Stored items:
BEGIN
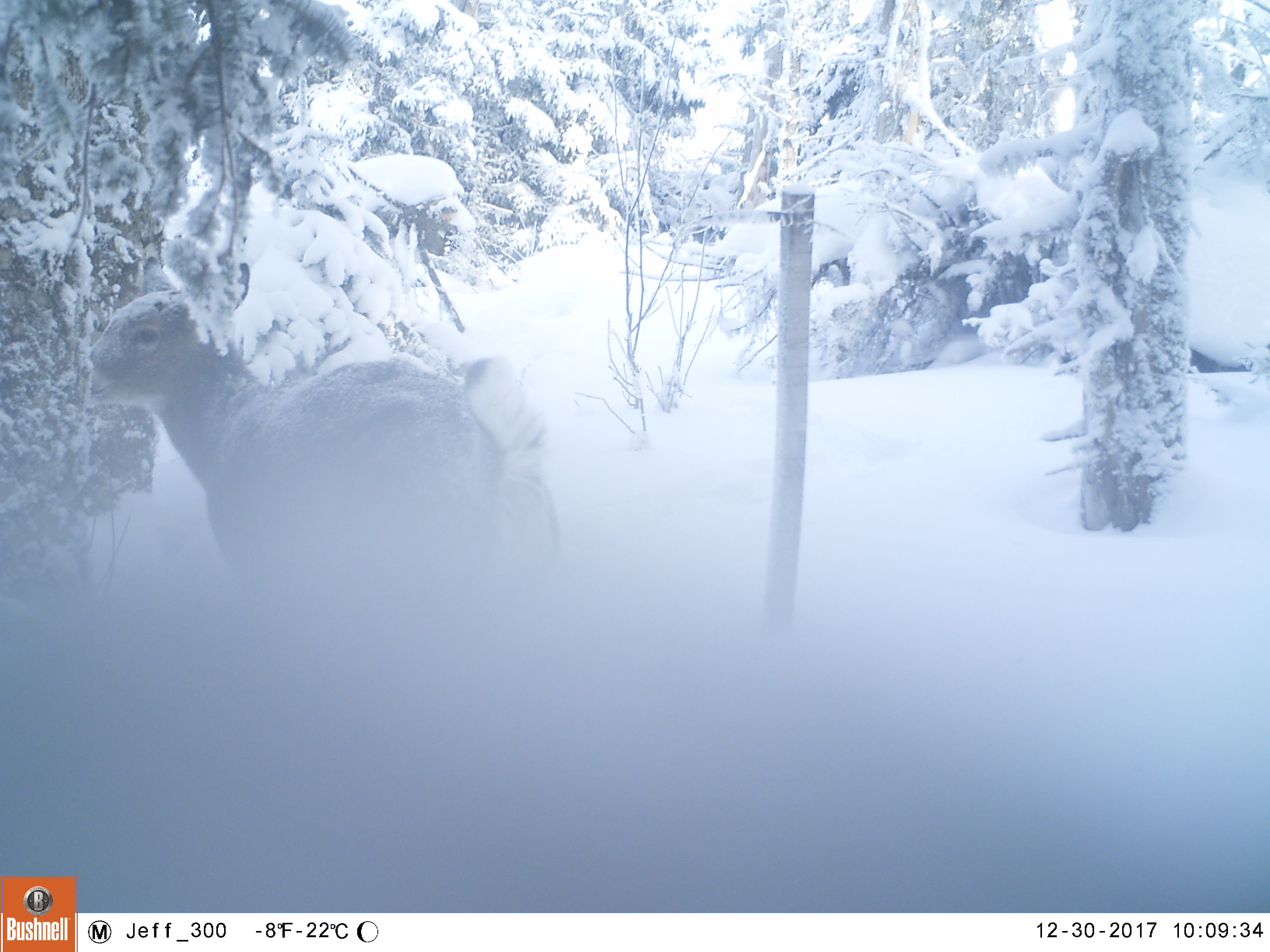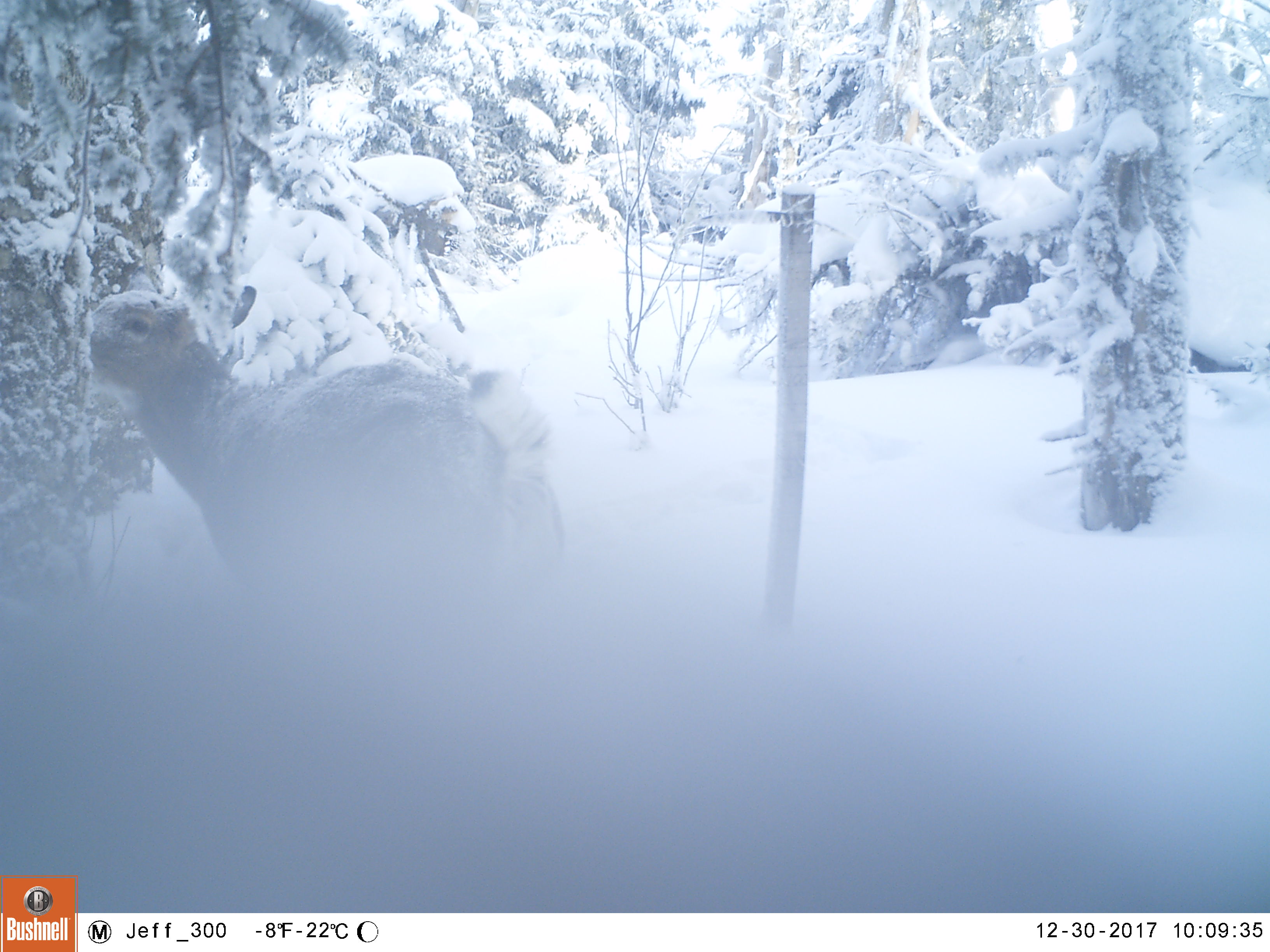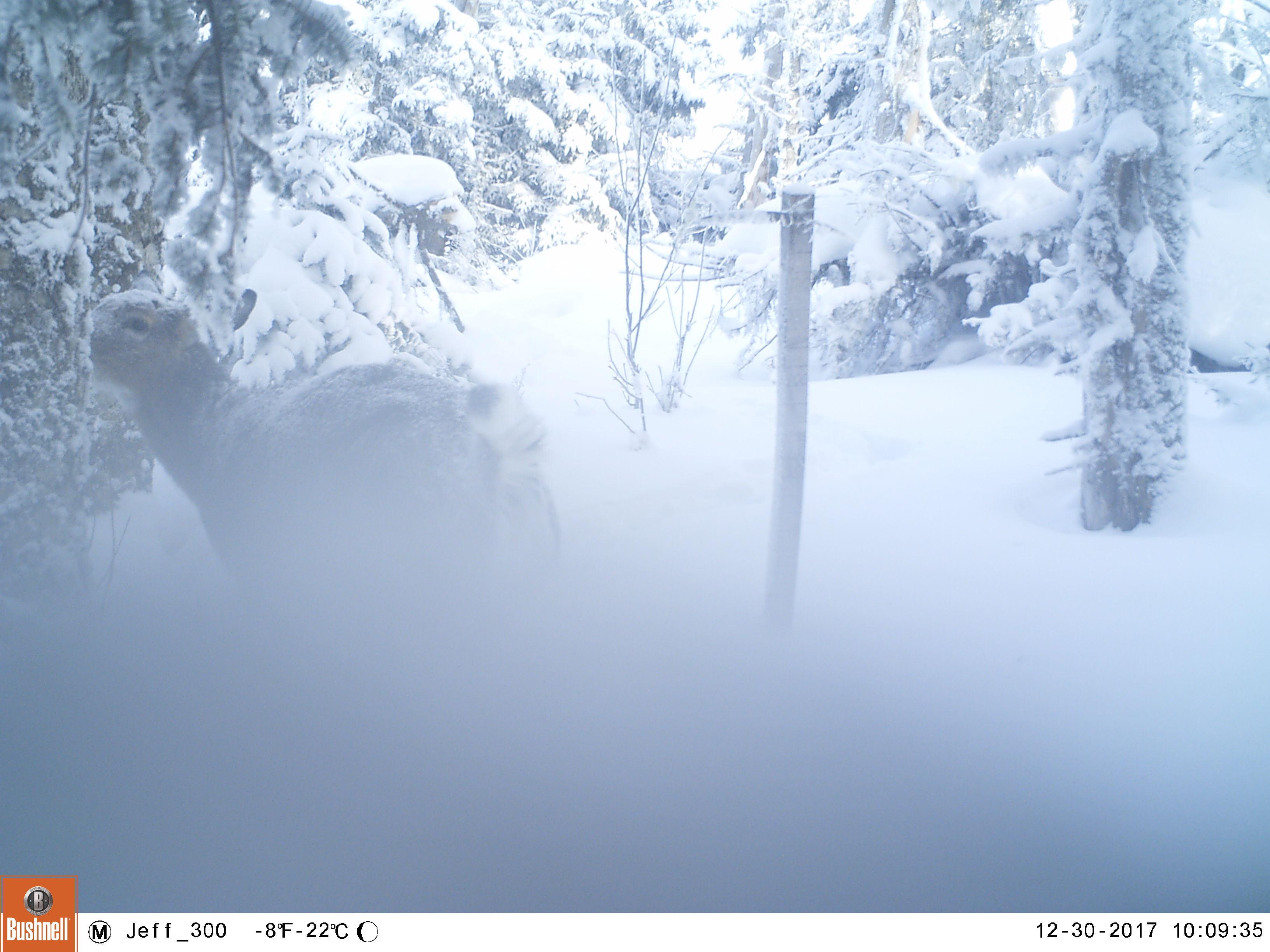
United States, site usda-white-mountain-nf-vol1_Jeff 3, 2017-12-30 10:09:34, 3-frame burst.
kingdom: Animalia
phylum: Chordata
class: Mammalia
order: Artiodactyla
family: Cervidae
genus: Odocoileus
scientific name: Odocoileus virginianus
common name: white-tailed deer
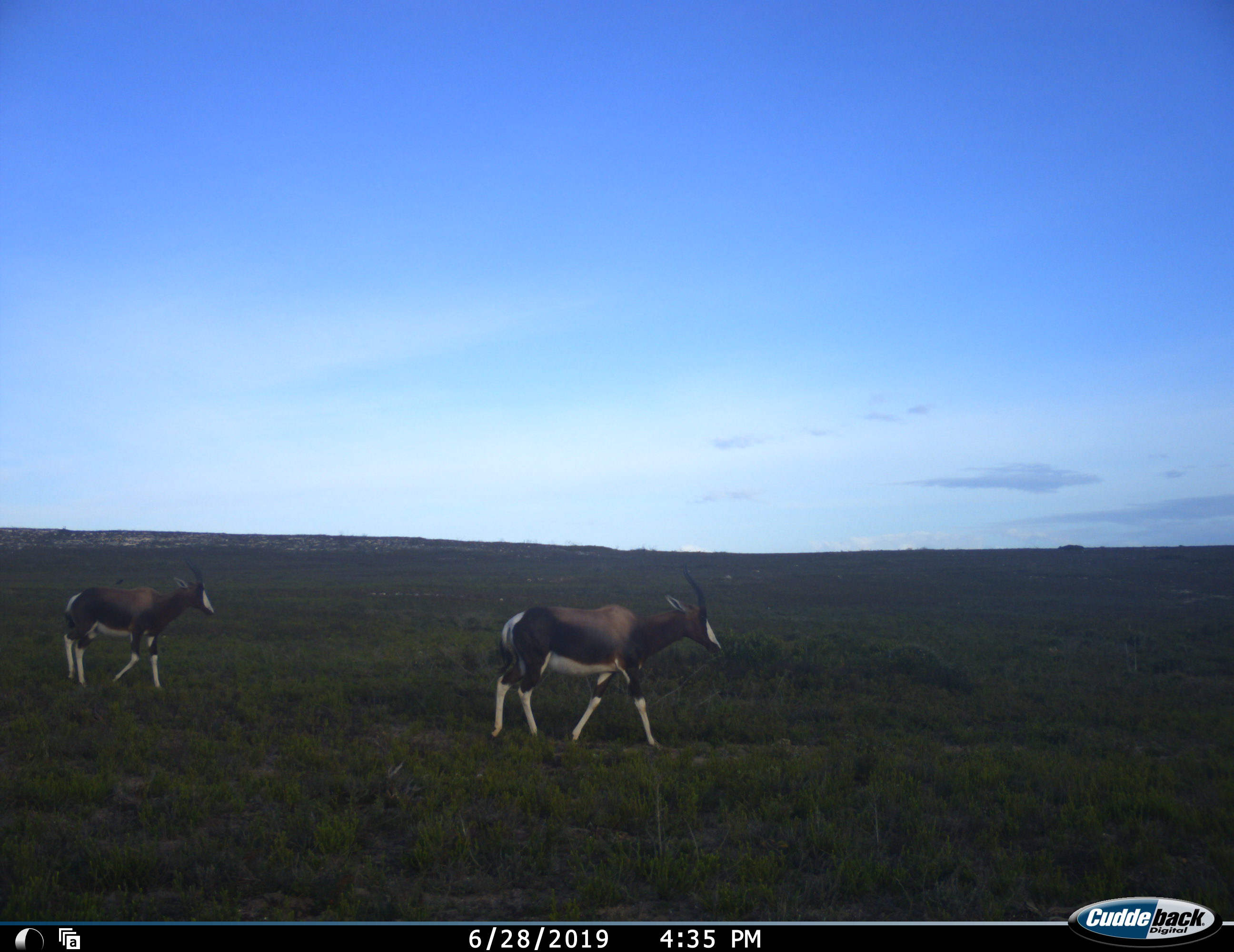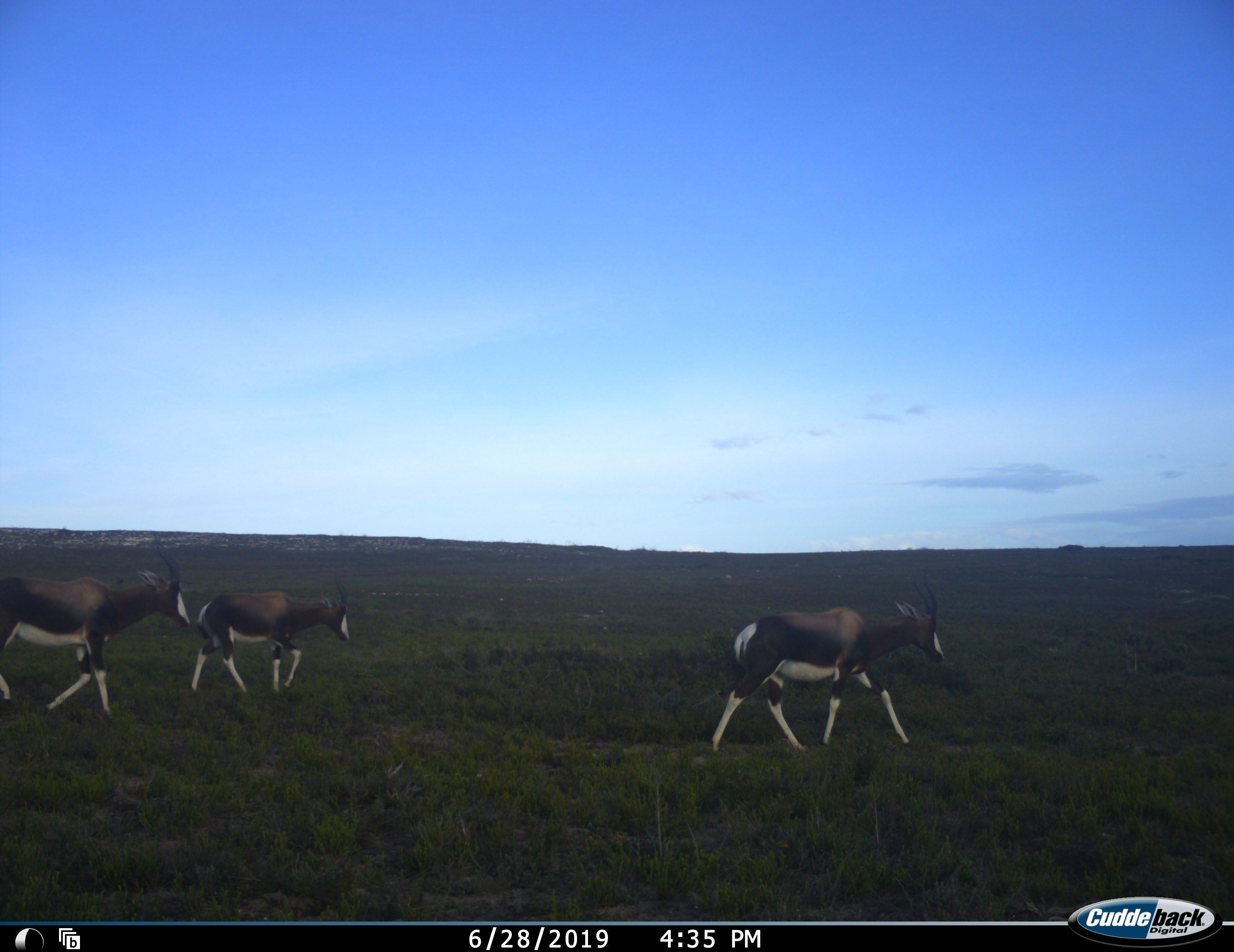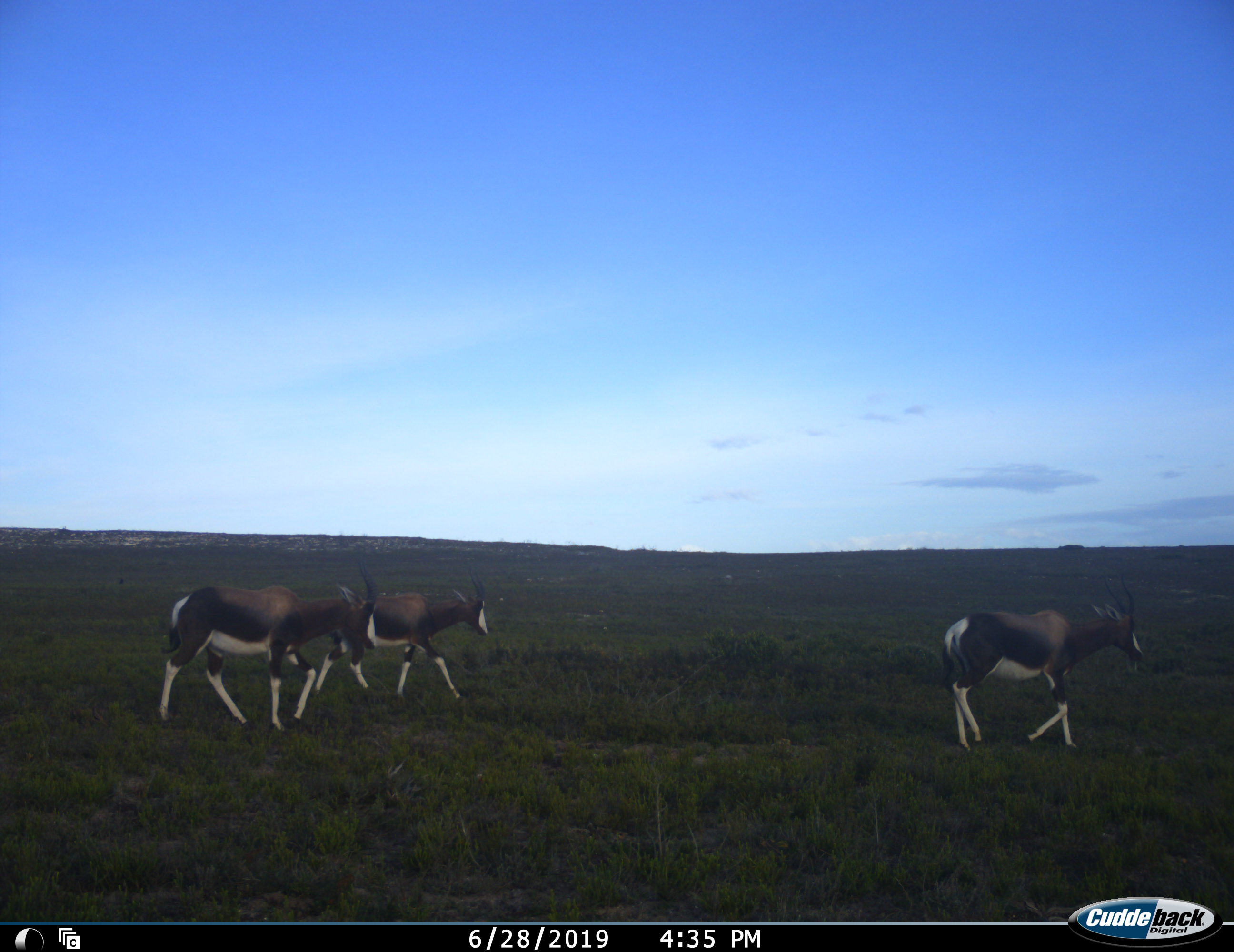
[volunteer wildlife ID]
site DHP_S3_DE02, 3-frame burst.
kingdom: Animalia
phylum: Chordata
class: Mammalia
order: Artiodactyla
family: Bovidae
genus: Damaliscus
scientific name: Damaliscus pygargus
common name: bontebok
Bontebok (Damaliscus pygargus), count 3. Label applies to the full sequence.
END
## HOW TO COMPLETE THIS TASK
The images are to be left out; every line above should be set down exactly.

## EXERCISE OUTPUT
United States, site usda-white-mountain-nf-vol1_Jeff 3, 2017-12-30 10:09:34, 3-frame burst.
kingdom: Animalia
phylum: Chordata
class: Mammalia
order: Artiodactyla
family: Cervidae
genus: Odocoileus
scientific name: Odocoileus virginianus
common name: white-tailed deer
[volunteer wildlife ID]
site DHP_S3_DE02, 3-frame burst.
kingdom: Animalia
phylum: Chordata
class: Mammalia
order: Artiodactyla
family: Bovidae
genus: Damaliscus
scientific name: Damaliscus pygargus
common name: bontebok
Bontebok (Damaliscus pygargus), count 3. Label applies to the full sequence.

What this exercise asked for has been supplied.